Coat of arms of Greece military variant.svg

The Military of Greece consists of the Hellenic Army, the Hellenic Navy (HN) and the Hellenic Air Force (HAF), with the Ministry of National Defence being the government authority. Greece has around 177,600 active soldiers as well as around 2,000,000 reservists due to the compulsory conscription in Greece.

The military history of Greece stretches back more than 2,500 years. Between 499 BC to 449 BC, the Greek city-states defeated the Persians in the Persian Wars. Towards the end of the century the two major powers, Athens and Sparta, clashed in the Peloponnesian War, which ended in Spartan victory. Around seventy years later, most of Greece was occupied by the Macedonians under the command of King Philip II of Macedon. His son, Alexander the Great, led a Greek army in the conquest of the Persian Empire, reaching as far as India. On Alexander's death, his empire split into many small successor kingdoms, the last of which, Ptolemaic Egypt, became a Roman province in 30 BC after the death of Cleopatra.

*RECORDED DATA:*
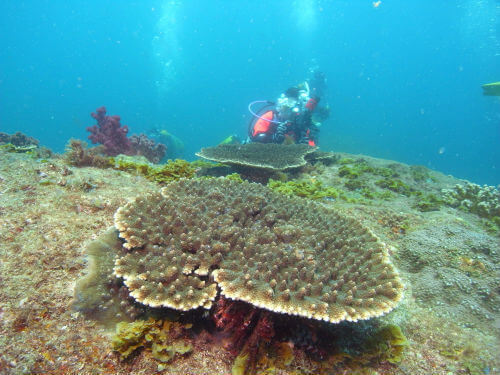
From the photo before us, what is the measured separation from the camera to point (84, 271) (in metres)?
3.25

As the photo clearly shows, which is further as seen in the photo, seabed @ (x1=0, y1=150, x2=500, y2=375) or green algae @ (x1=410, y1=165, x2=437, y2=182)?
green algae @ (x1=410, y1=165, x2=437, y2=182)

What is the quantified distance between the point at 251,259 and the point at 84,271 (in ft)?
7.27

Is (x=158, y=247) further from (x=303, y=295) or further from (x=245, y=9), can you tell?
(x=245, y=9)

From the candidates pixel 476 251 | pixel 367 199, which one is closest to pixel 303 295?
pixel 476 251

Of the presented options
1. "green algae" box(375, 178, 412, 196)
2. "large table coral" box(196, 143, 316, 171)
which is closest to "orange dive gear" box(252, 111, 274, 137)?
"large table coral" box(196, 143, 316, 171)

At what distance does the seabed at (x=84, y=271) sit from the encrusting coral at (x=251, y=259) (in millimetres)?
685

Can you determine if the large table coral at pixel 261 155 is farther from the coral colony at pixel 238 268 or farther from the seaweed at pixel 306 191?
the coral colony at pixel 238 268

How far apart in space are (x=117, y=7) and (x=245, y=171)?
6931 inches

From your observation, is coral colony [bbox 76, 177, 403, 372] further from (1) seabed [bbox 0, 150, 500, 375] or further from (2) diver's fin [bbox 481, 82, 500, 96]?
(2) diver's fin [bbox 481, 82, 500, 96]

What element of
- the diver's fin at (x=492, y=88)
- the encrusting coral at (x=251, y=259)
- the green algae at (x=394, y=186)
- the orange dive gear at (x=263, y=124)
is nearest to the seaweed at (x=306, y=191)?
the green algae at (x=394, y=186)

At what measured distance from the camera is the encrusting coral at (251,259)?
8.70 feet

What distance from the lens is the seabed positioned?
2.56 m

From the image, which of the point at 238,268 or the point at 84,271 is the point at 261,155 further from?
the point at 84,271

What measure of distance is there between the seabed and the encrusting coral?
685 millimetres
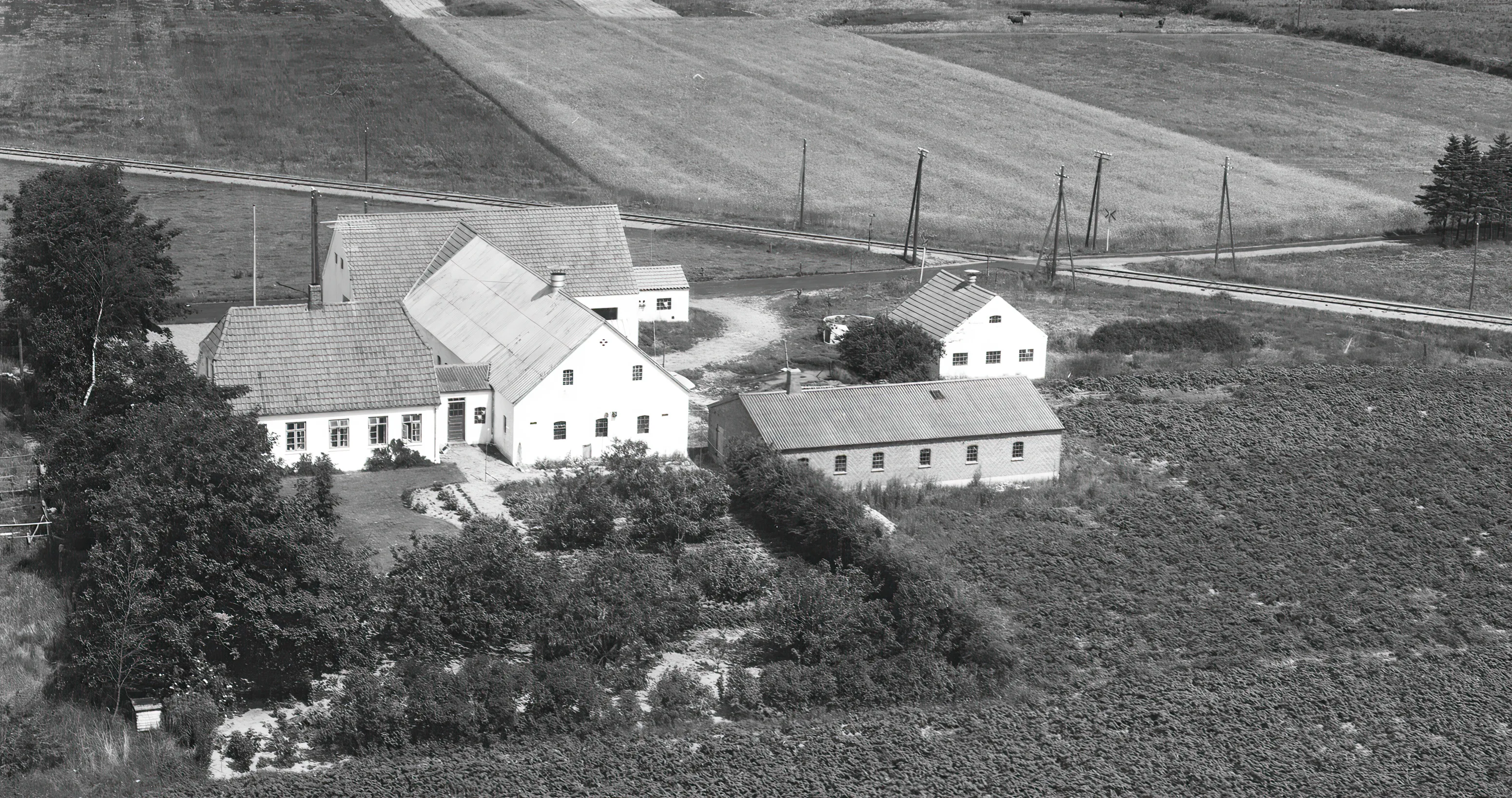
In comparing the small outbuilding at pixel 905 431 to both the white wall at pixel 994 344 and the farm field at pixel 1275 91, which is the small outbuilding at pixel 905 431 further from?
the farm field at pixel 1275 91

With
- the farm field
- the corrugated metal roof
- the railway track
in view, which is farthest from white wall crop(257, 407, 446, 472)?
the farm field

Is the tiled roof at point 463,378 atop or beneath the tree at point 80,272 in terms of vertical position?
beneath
--
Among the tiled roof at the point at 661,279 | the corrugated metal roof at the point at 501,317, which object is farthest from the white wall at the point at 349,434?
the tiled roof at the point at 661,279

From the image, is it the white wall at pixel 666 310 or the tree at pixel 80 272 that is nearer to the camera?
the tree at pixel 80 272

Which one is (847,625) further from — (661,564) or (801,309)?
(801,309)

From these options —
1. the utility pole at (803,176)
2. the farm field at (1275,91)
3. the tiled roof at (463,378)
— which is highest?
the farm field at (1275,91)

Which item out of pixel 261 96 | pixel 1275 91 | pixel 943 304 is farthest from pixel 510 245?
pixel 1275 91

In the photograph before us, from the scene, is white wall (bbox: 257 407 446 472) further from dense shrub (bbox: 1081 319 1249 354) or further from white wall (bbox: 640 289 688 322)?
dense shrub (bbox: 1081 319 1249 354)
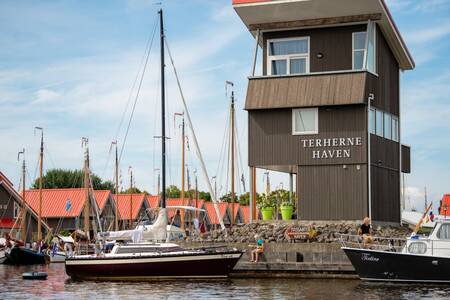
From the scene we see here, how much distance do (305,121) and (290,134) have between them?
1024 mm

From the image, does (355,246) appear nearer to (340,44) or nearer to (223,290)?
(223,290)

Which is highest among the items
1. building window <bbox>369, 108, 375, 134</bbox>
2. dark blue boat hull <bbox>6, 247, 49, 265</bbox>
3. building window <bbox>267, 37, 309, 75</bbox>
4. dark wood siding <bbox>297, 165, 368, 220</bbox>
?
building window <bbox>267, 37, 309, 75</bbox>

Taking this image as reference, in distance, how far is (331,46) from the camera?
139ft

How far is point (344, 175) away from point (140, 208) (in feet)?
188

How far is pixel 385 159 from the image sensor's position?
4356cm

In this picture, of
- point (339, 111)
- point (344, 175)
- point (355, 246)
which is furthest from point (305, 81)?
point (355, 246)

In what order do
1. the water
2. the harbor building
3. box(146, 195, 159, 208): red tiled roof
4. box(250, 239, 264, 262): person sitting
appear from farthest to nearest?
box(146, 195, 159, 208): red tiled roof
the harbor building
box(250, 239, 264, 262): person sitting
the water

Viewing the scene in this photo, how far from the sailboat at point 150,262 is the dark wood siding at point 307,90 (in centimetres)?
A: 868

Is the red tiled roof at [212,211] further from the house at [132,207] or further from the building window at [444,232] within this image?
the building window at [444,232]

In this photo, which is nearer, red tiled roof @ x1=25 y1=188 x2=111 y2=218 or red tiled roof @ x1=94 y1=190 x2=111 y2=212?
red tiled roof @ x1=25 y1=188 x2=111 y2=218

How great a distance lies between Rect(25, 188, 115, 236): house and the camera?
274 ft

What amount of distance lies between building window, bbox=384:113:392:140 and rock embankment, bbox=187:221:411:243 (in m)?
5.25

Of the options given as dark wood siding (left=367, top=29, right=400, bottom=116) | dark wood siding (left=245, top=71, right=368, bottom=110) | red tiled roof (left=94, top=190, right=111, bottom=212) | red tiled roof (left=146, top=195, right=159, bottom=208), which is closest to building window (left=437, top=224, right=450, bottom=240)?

*TASK INSTRUCTIONS:*
[A] Using the passage on the Greek military, decide whether each statement agrees with it. Answer yes or no for each and quote the words that settle it.
(i) Greece has around 2,000,000 reservists.
(ii) Athens won the Peloponnesian War.
(iii) Ptolemaic Egypt became a Roman province in 30 BC.
[B] Answer these from the passage on the Greek military:
(i) Roughly how many active soldiers does Greece have?
(ii) Under whose command did the Macedonians occupy most of Greece?
(iii) Which body is the government authority over the military?
The items play no part in what is asked here.

*TASK-BY-TASK RESULTS:*
[A]
(i) Yes: "around 2,000,000 reservists due to the compulsory conscription in Greece"
(ii) No: "which ended in Spartan victory"
(iii) Yes: "Ptolemaic Egypt, became a Roman province in 30 BC"

[B]
(i) Around 177,600.
(ii) King Philip II of Macedon.
(iii) The Ministry of National Defence.